O novo disco (com os produtores Arthur Braganti e Natália Carrera) foi feito em horinhas de descuido, como gosta de contar. Estava em turnê e elas foram vindo como uma psicografia junto de seu caderninho. A primeira foi em 2018, quando voava sozinha para fazer participação em um show e ali – sem banda – decretava sua morte iminente devido à turbulência. Queria compartilhar o momento e o cara que estava ao seu lado no avião – ouvindo música de fone e jogando Sudoku – a deixou no vácuo. Não que produzir tenha espantado o medo de voar. Mas, na hora, deu lugar ao foco.

Entre as inspirações nas letras estão sua ex-casa na Tijuca e um sonho realizado, no ano passado. “Desde criança, meu sonho era ir para a Grécia. Por todos os motivos”, explica ela, discorrendo sobre filosofia, teatro, dramaturgia, praianos. “Engloba muito do que acredito: filosofia e mar, drama e salada grega. Amo”. Dentro das águas do Mediterrâneo, escreveu duas canções: “Déjà-vu Frenesi” e “Cuidado Paixão”. A primeira foi um processo mediúnico, brinca: “entrei na água e me conectei com forças de outras vidas e aquilo veio vindo (a letra da primeira). ‘Todo corpo tem água, todo o corpo tem gozo, todo corpo tem lágrima’ e foi muito forte. Veio inteira, numa talagada”. Saía correndo, pegava o celular e gravava.

O número 13 é um número “antiquíssimo” (antes mesmo de ser o odiado 13, do Partido dos Trabalhadores), carregado de misticismo. Lembra das coincidências? O disco tem 13 faixas, foi lançado numa sexta-feira 13. “Tinham 12 músicas completas, só que eu sempre gosto de gracinhas, vinhetas, momentinhos. E aí, no estúdio, fiz essa última (“Cry Something Awkward”). Só que era muito direta. Quando você fala em inglês, (a mensagem) dá uma disfarçada. Imagina se você fala isso em português? É OK ser bi, é OK ficar doido. Eu acho que não (cola)”, brinca. A fissura por outras línguas veio da mãe, professora, que a matriculou no espanhol, francês e inglês. Idiomas que fala até hoje com maestria e ama se passar por nativa ao imitar sotaques. Sua máscara cai depois de cumprimentos de bom dia e agradecimento.. Pretende aprender italiano em breve. “Sou uma pessoa que ama línguas, eu amo linguagem, sou uma letrista, compositora. E amo formas, traduções”, crava.
━━━━━━━━━━
Enunciado ->
Responda com base no trecho sobre o novo disco:
(a) Quem produziu o disco?
(b) Quais canções foram escritas dentro das águas do Mediterrâneo?
(c) Quantas faixas o disco tem?

Dados disponíveis ->
━━━━━━━━━━
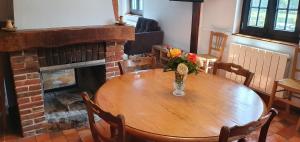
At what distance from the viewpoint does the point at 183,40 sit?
━━━━━━━━━━
Resposta ->
(a) Arthur Braganti e Natália Carrera.
(b) “Déjà-vu Frenesi” e “Cuidado Paixão”.
(c) 13 faixas.